In line with another tenet at Netflix, that is to expect failure, Jeremy said that the automated alert system was deliberately built separately to their chaos engineering so that it would pick up the ‘monkeys’ as real alerts:
“We specifically did not tie those systems together, because when we were introducing these failures, we still wanted them to send alerts. If you have not built your system to handle the loss of a server, you should get an alert for that.”
For example, if Jeremy’s team was running a latency test using the Latency Monkey, it was important for engineers to get alerts when the system ran slowly due to errors and outages. “The ideal case,” Jeremy explains, “was that you built your system in such a way that the loss of a single server had no effect. The Chaos Monkey would run, it would destroy a server, it would get replaced, and you'd never even know.”
Out-of-band alerting system
Finally, if the alerting system failed, there needed to be a system that created an alert for the alerting system! This automated ‘meta -alert’ was an out-of-band alerting system that simply enabled Jeremy’s team to put all of their trust into the alerting system.
The benefits of an automated alerts system
The overall impact of the alerting system, and its features, meant that Jeremy’s team was no longer constrained and could:
- Move faster: Because the team could now trust that things would work, and that if they didn’t, alerts would pop up. They also wouldn’t have to spend as much time monitoring their code, which meant that failures were automatically directed to the correct engineer, and fixes were quick and virtually seamless.

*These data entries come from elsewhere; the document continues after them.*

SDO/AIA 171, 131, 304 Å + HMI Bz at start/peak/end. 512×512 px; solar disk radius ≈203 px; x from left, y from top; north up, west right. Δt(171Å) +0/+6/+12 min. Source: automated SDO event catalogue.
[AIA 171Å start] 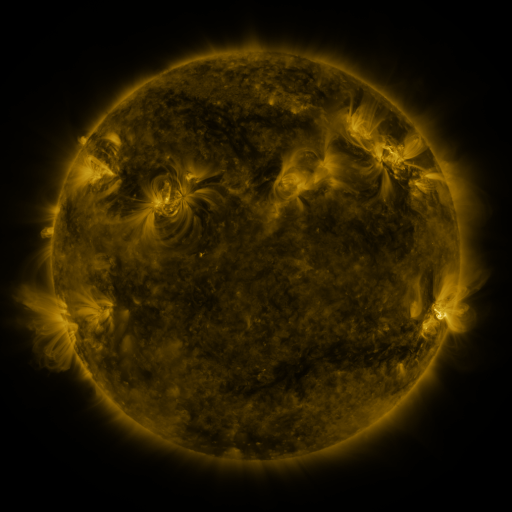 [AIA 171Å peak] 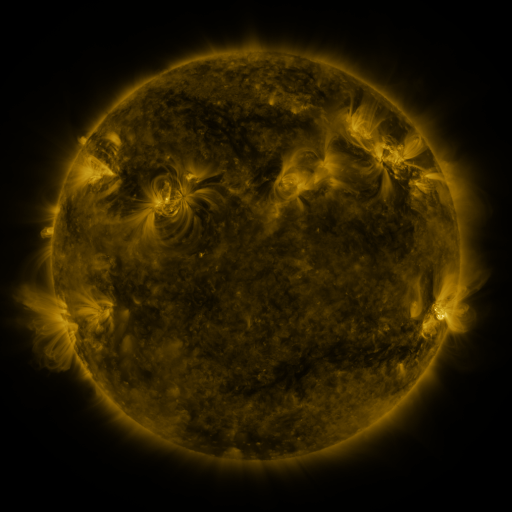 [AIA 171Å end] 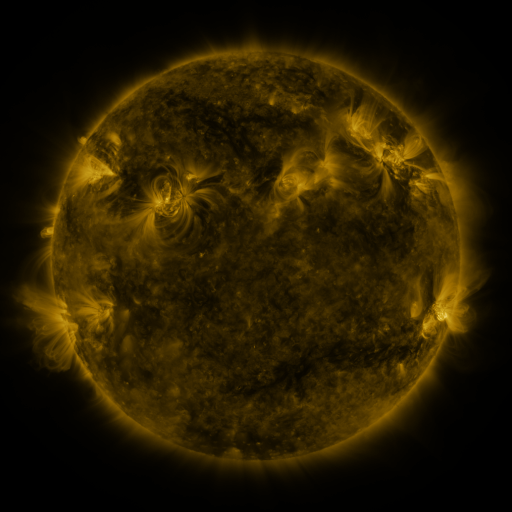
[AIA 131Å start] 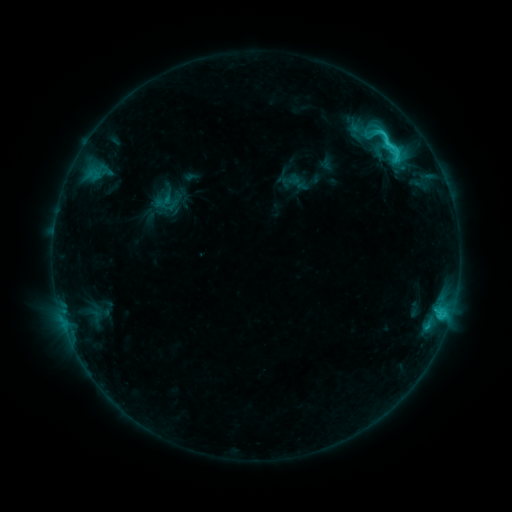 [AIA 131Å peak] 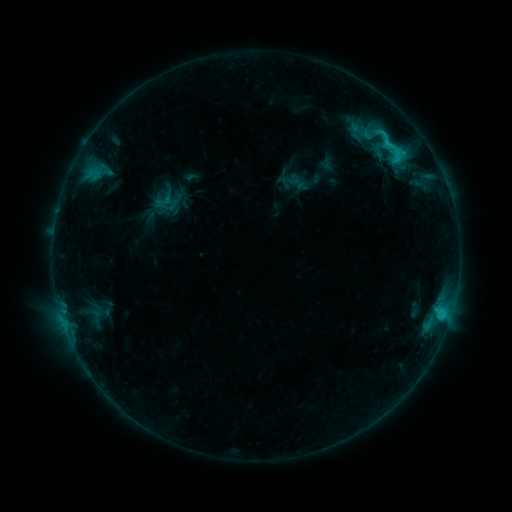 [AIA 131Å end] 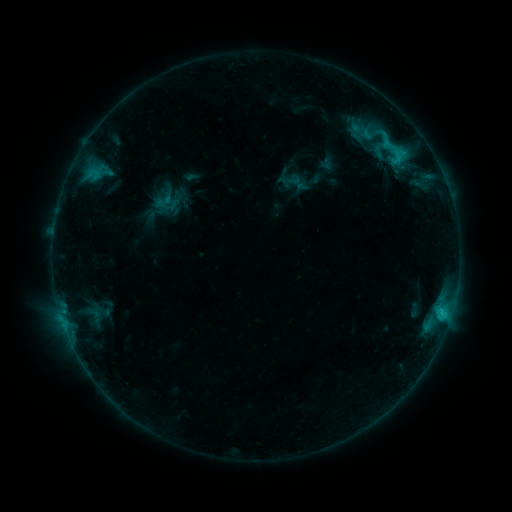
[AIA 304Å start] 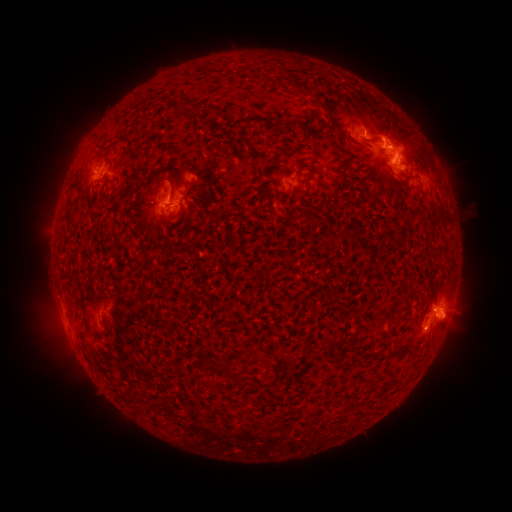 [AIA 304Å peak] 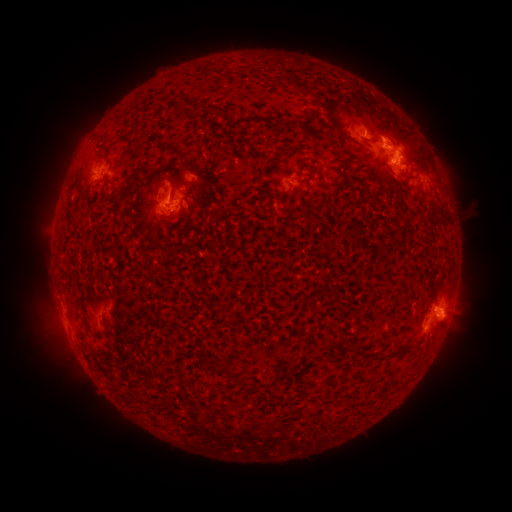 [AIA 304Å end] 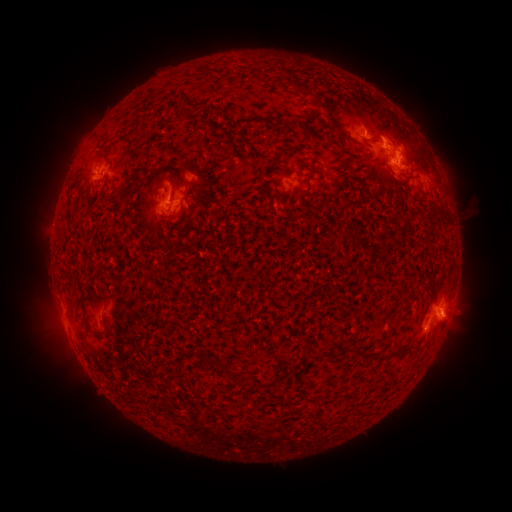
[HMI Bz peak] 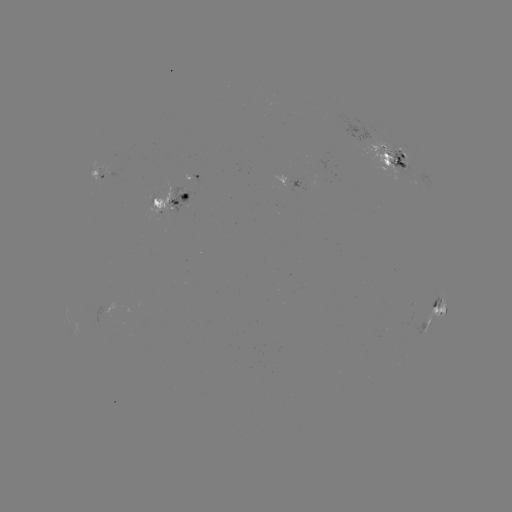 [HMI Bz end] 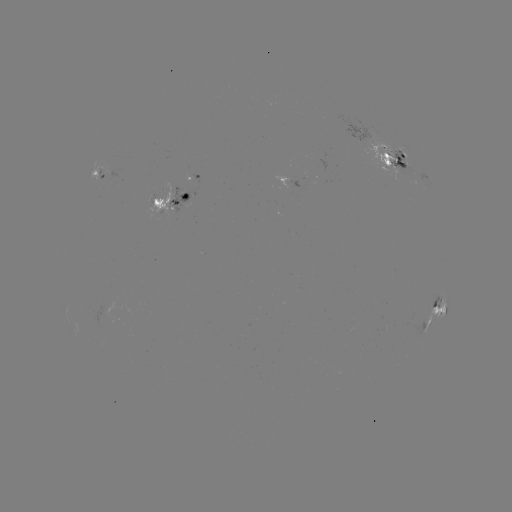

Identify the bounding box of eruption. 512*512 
[431, 306, 474, 344].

- Focus on hiring engineers to build new features: Instead of having to hire people to monitor the system, Jeremy’s team could focus on hiring skills to grow real innovation and generate greater business value. “This alert system let us scale the business faster than we had to ‘scale the engineers’ - or the engineering team - who built it,” he explains. “We didn't have to hire a bunch of people to just sit and watch metrics, and fix things”, which meant Jeremy’s team could focus on rather hiring people to build new things.

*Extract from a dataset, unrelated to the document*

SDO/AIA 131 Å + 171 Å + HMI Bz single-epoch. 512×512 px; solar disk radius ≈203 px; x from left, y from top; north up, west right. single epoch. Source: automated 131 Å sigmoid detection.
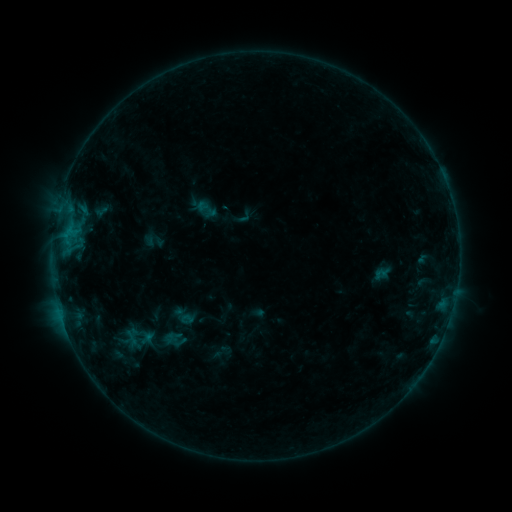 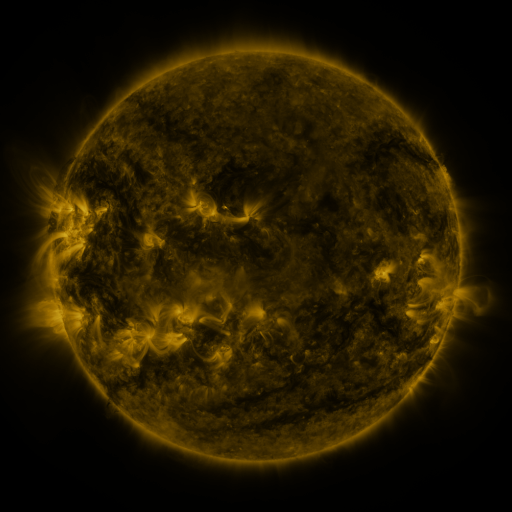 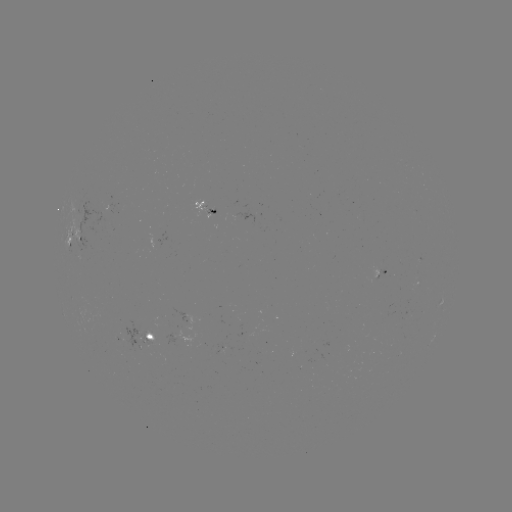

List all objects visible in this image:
sigmoid: (206, 209)
sigmoid: (187, 319)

- Have increased freedom and more responsibility: By putting an alert system in place, Jeremy’s team had more freedom to build new things, and, therefore, more responsibility for managing the alerts they set up for the code behind those things breaking, if it ever did.
All of this amounts to one key idea, namely: Automate as much as possible, so that your teams work faster and with fewer barriers to success.
“A lot of the chaos testing was around this idea: Break things in production and create systems that automatically remediate, or just aren't affected by those types of outages. The goal was to get to a position where as much as possible was automated so that we would not have to have a human in the loop – because, as soon as you put a human in the loop, it slows things down.”
The automated alerting system not only gave Jeremy’s team more time to work on new features, but it helped reduce how many outages customers experienced on Netflix’s website. Automation ultimately means that developers have more freedom to go home during peak traffic hours, and build innovative code during normal work hours, because they know that if the system breaks, it’ll be automatically remediated or repaired.